Em 2022, o Tribunal Regional do Trabalho da Yª Região pretende adquirir certos equipamentos que só podem ser fornecidos por empresa exclusiva. Para tanto, o TRT instaurou um processo administrativo, no bojo do qual restou demonstrada a inviabilidade de competição, por meio de atestado de exclusividade. De acordo com a Lei nº 14.133/2021, a contratação pretendida
- A)pode ser feita mediante inexigibilidade de licitação, vedada a preferência por marca específica.

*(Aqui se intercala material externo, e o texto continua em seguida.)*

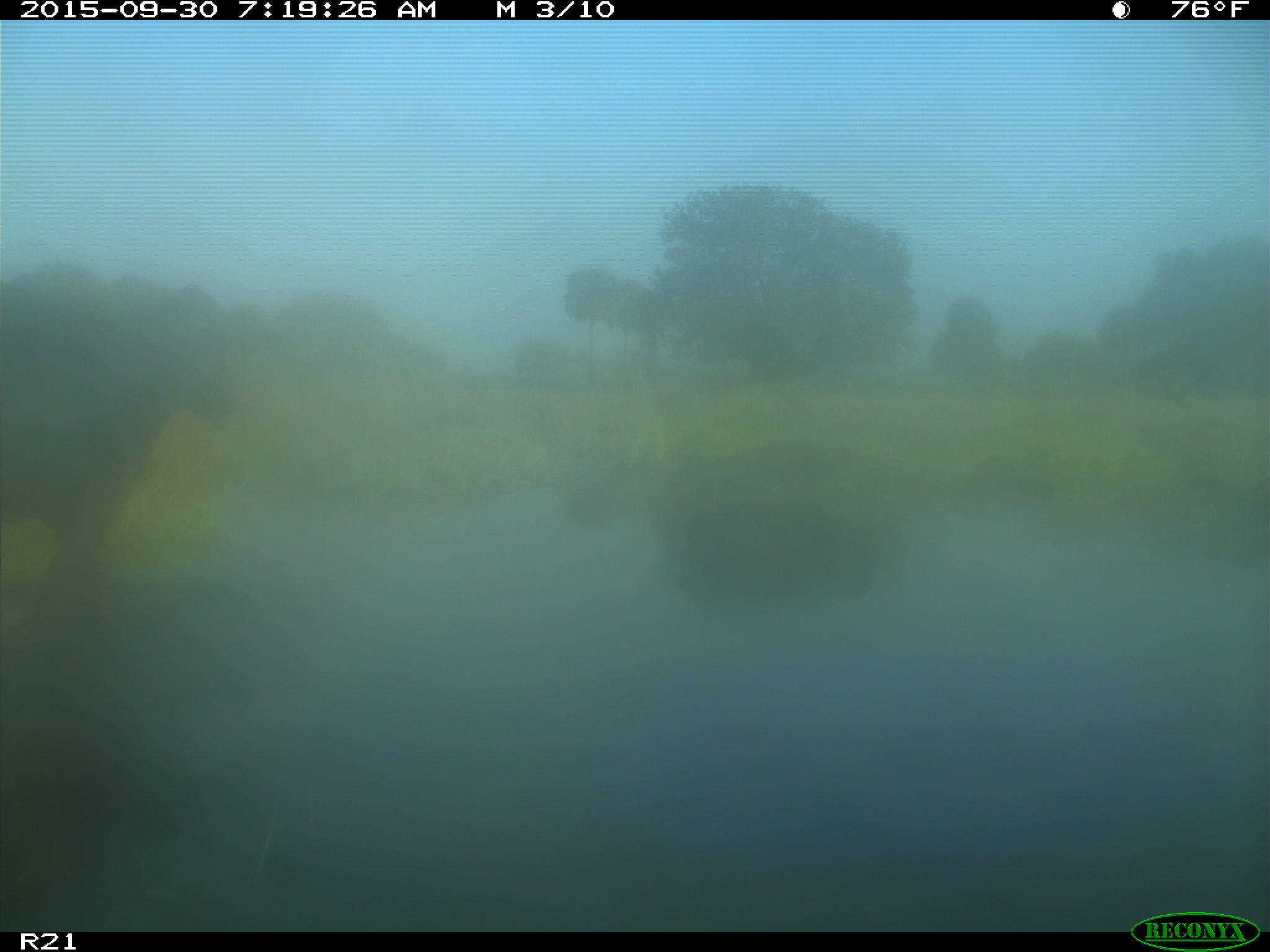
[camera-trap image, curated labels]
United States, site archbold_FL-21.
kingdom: Animalia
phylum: Chordata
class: Mammalia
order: Artiodactyla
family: Bovidae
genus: Bos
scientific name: Bos taurus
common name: domestic cow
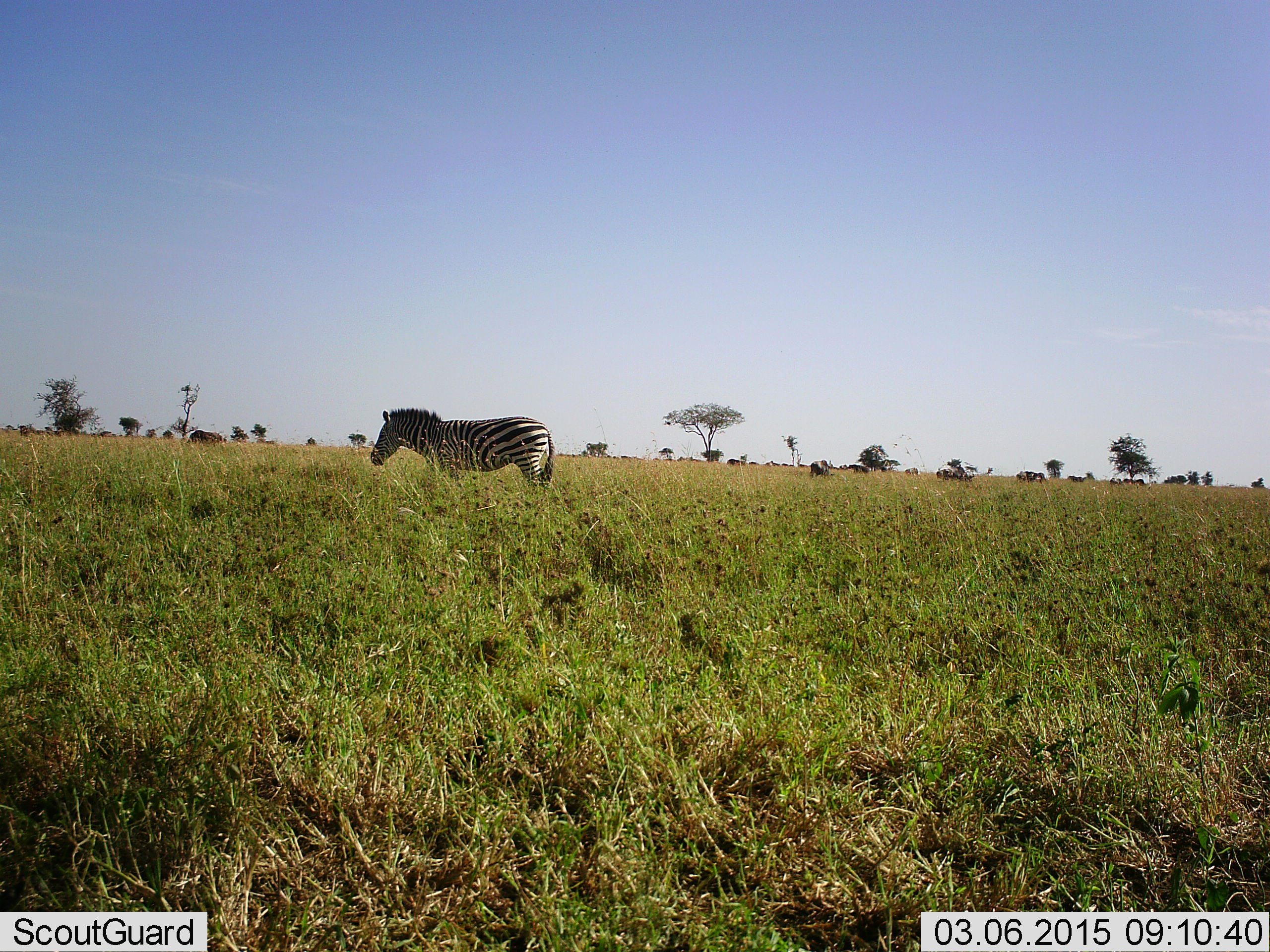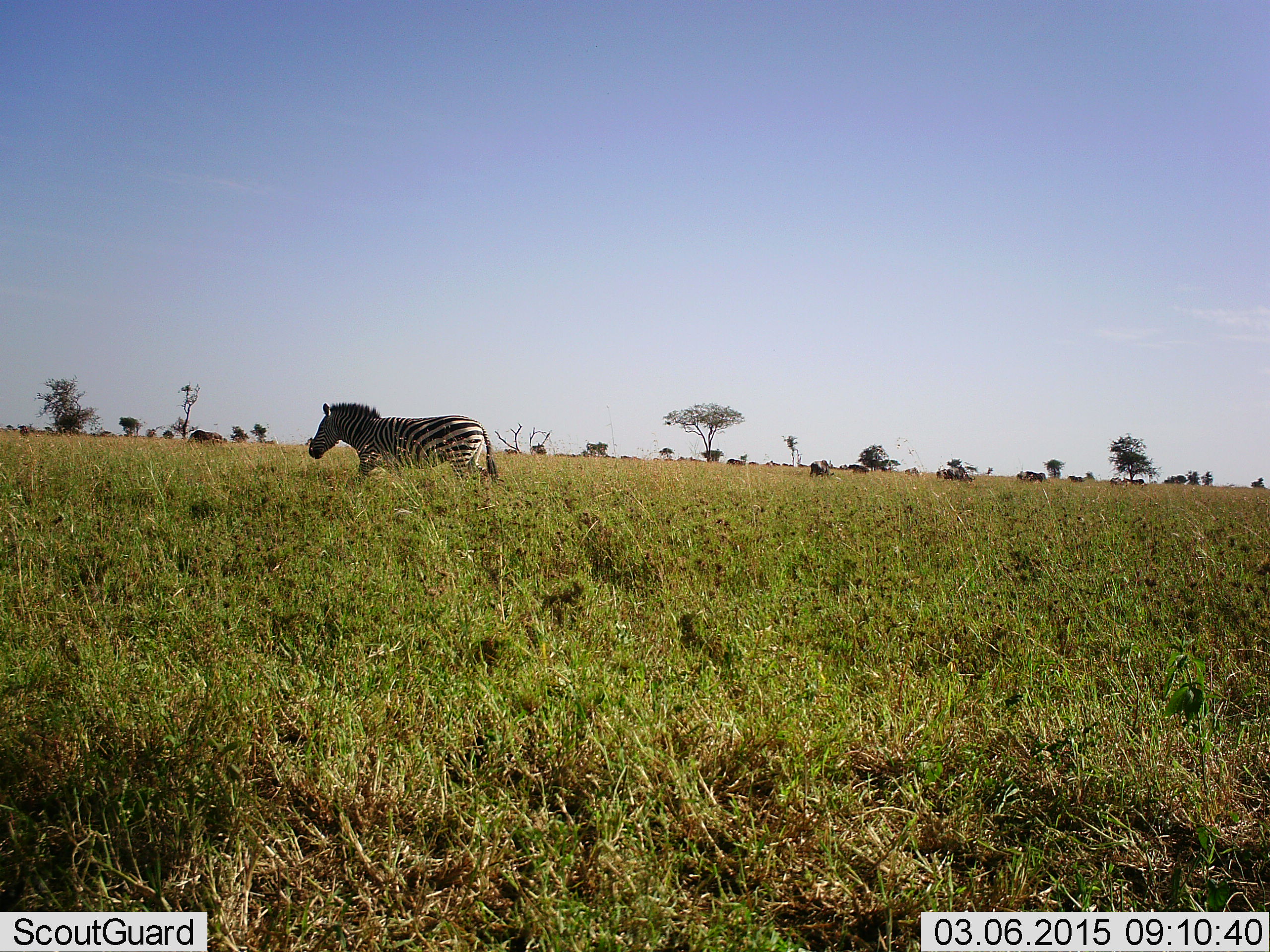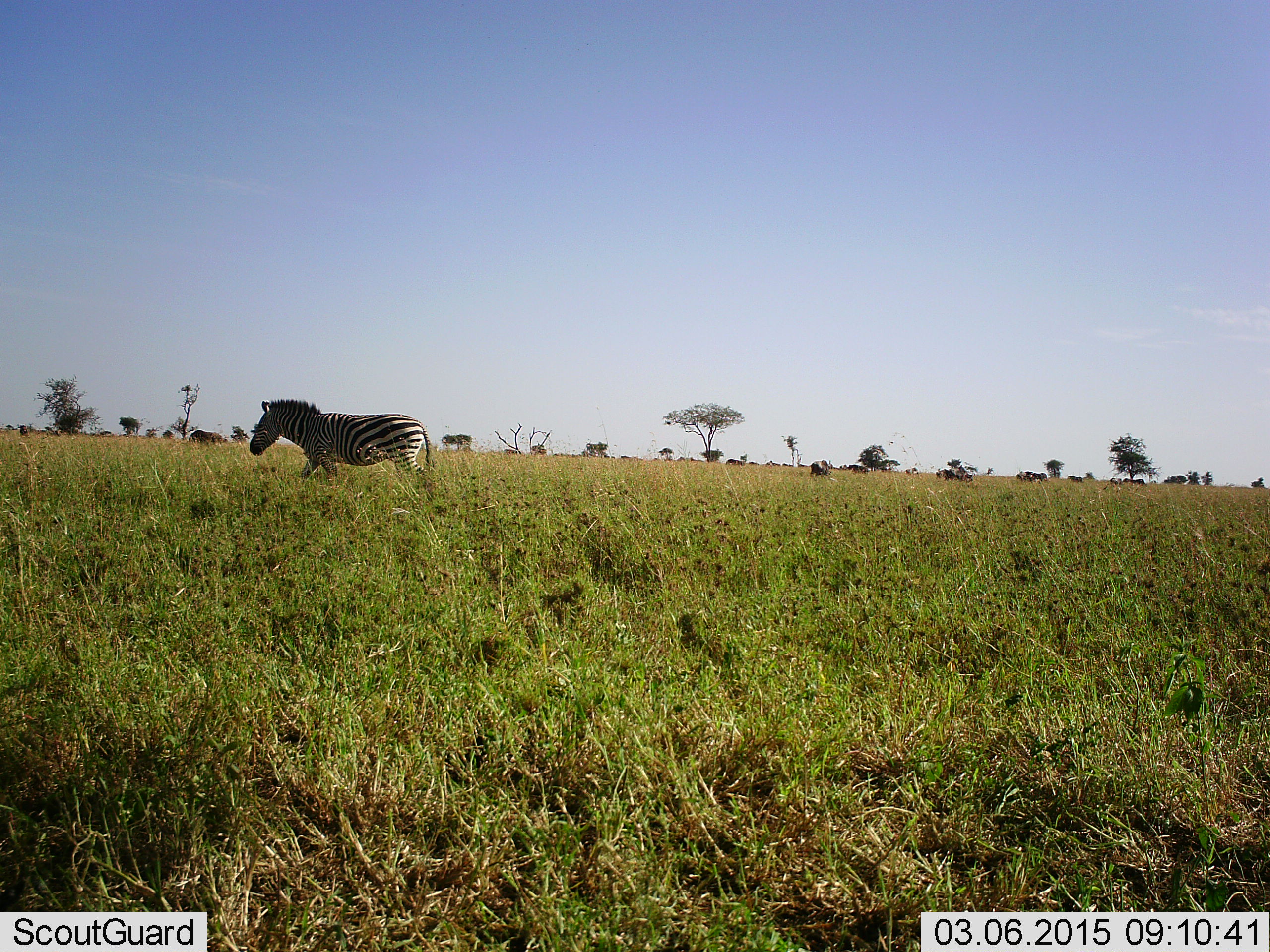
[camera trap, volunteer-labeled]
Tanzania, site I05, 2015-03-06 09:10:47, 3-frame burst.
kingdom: Animalia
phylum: Chordata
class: Mammalia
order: Perissodactyla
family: Equidae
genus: Equus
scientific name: Equus quagga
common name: plains zebra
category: zebra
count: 1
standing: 10%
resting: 10%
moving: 80%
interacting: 0%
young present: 0%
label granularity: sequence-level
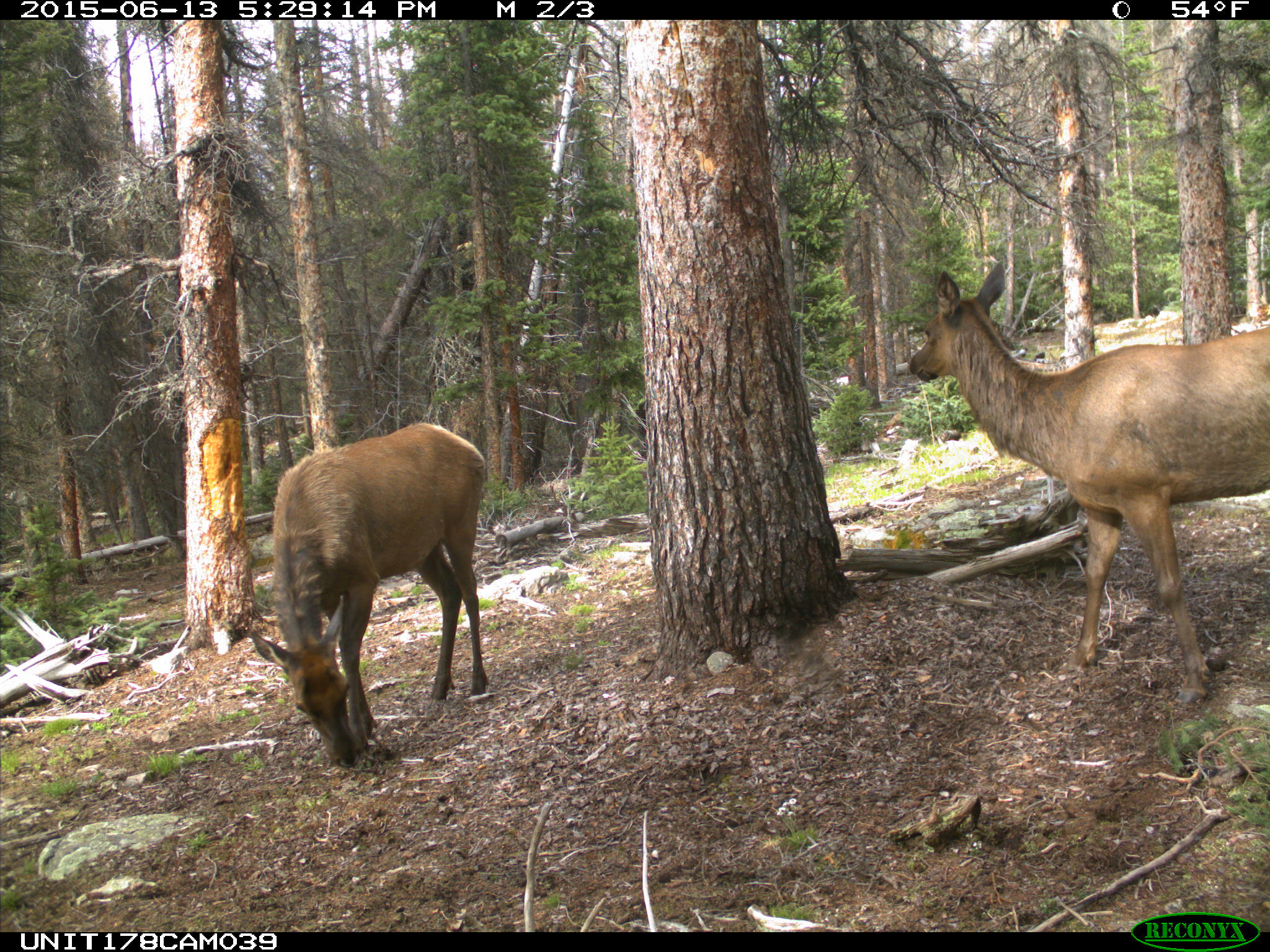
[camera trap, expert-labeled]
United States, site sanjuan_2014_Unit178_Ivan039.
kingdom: Animalia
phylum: Chordata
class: Mammalia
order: Artiodactyla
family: Cervidae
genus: Cervus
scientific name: Cervus elaphus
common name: red deer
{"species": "Cervus elaphus (red deer)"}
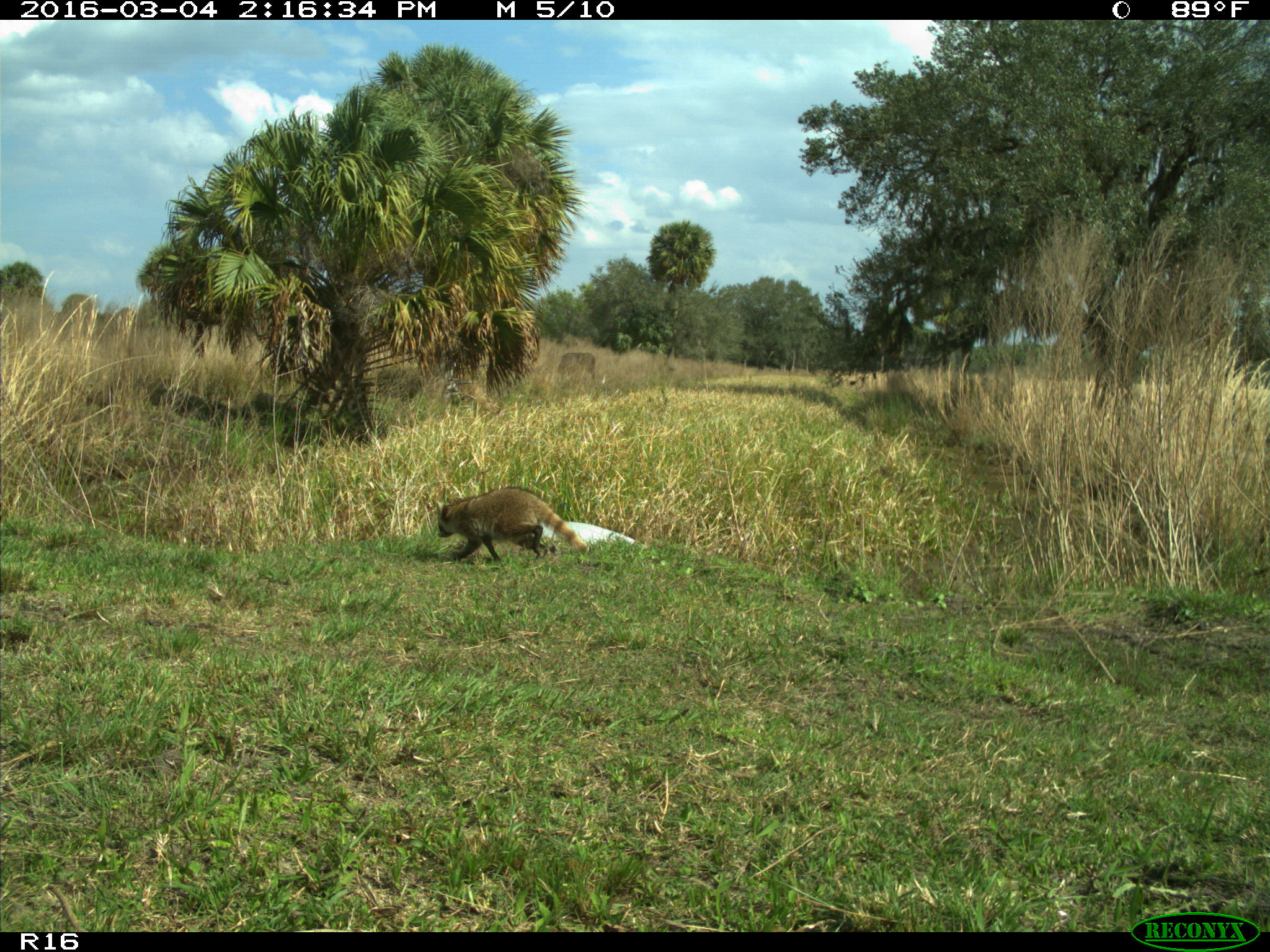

Correta, porque a exclusividade comprovada gera inviabilidade de competição, hipótese de inexigibilidade, e a lei veda preferência por marca específica como regra.
- B)pode ser feita mediante dispensa de licitação, vedada a preferência por marca específica.
Errada, porque o caso não é de dispensa, mas de inexigibilidade, já que a competição é inviável.
- C)deve ser feita mediante prévia e imprescindível licitação, na modalidade compatível com o valor estimado da contratação.
Errada, porque a Lei 14.133/2021 não exige licitação quando a competição é inviável por fornecedor exclusivo.
- D)deve ser feita mediante prévia e imprescindível licitação, na modalidade compatível com o objeto da contratação.
Errada, porque a licitação só seria obrigatória se houvesse competição possível, o que o enunciado afasta expressamente.
- E)pode ser feita mediante dispensa de licitação, permitida a preferência por marca específica, desde que com prévia justificativa técnica.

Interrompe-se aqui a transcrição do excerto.